Marcos Brindicci/Reuters
O novo mausoléu de Perón: 1,3 milhão de dólares coletados entre os peronistas

O corpo de Eva Perón, vitimada pelo câncer em 1952, percorreu o mundo numa incrível saga, que o escritor Tomás Eloy Martínez transformou em romance. Iniciado em 1946, o primeiro governo de Perón terminou com um golpe de Estado em 1955. Logo depois, militares roubaram o corpo embalsamado de Evita e o enterraram secretamente na Europa, para evitar que seu túmulo se tornasse um santuário de culto à "mãe dos pobres". Evita retornou à Argentina somente em 1974, pouco depois da morte de Perón. Só então os montoneros, braço armado da esquerda peronista, entregaram os restos do presidente Pedro Eugênio Aramburú, um general com participação no golpe de 1955, roubado por eles como forma de pressionar pelo retorno de Perón do exílio. A violência da semana passada, em San Vicente, teve como pano de fundo, mais uma vez, a crença na força simbólica dos cadáveres dos Perón. "É assustador, mas os mortos estão voltando a ter uma influência na política argentina", disse a VEJA a escritora argentina Beatriz Sarlo, de Buenos Aires.

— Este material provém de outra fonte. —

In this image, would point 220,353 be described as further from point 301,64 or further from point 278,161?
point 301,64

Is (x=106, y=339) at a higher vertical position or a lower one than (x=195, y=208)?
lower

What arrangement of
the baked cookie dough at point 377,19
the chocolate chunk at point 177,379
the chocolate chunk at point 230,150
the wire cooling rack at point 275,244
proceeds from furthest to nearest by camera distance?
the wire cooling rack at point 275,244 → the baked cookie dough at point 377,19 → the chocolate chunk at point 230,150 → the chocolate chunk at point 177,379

O peronismo é a maior força política da Argentina, mas está de tal forma pulverizado que perdeu identidade própria. A herança populista e autoritária de Perón serve para qualquer propósito político, da extrema direita à extrema esquerda. Todos queriam tirar uma lasquinha dos dividendos políticos da inauguração do mausoléu. O presidente Néstor Kirchner planejava discursar na ocasião – e até conseguiu vetar a participação dos ex-presidentes Carlos Menem e Eduardo Duhalde, seus adversários no peronismo. Mas Kirchner desistiu quando se tornou claro que o fantasma do massacre de Ezeiza pairava sobre San Vicente. Em 1973, quando Perón voltou ao país depois de dezoito anos de exílio para ser novamente eleito presidente, a disputa por posições no palco armado para recebê-lo nas imediações do aeroporto de Ezeiza degenerou em horas de pancadaria, com duas dezenas de mortos e mais de 300 feridos.

AP
Kirchner com a primeira-dama, Cristina: disputa pela herança política de Perón

A inauguração do mausoléu de Perón era anunciada como o maior evento político do ano e um bom palanque para qualquer homem público. Já está provado que, na Argentina, mortos podem ser bons cabos eleitorais. Em 1991, o presidente Menem mandou retirar do cemitério da Recoleta, um dos mais movimentados pontos turísticos da capital argentina, os restos mortais de Juan Bautista Alberdi, um intelectual da província de Tucumán, e enviou-os para a terra natal às vésperas das eleições para governador. O objetivo era favorecer um candidato menemista, que de fato acabou vencendo.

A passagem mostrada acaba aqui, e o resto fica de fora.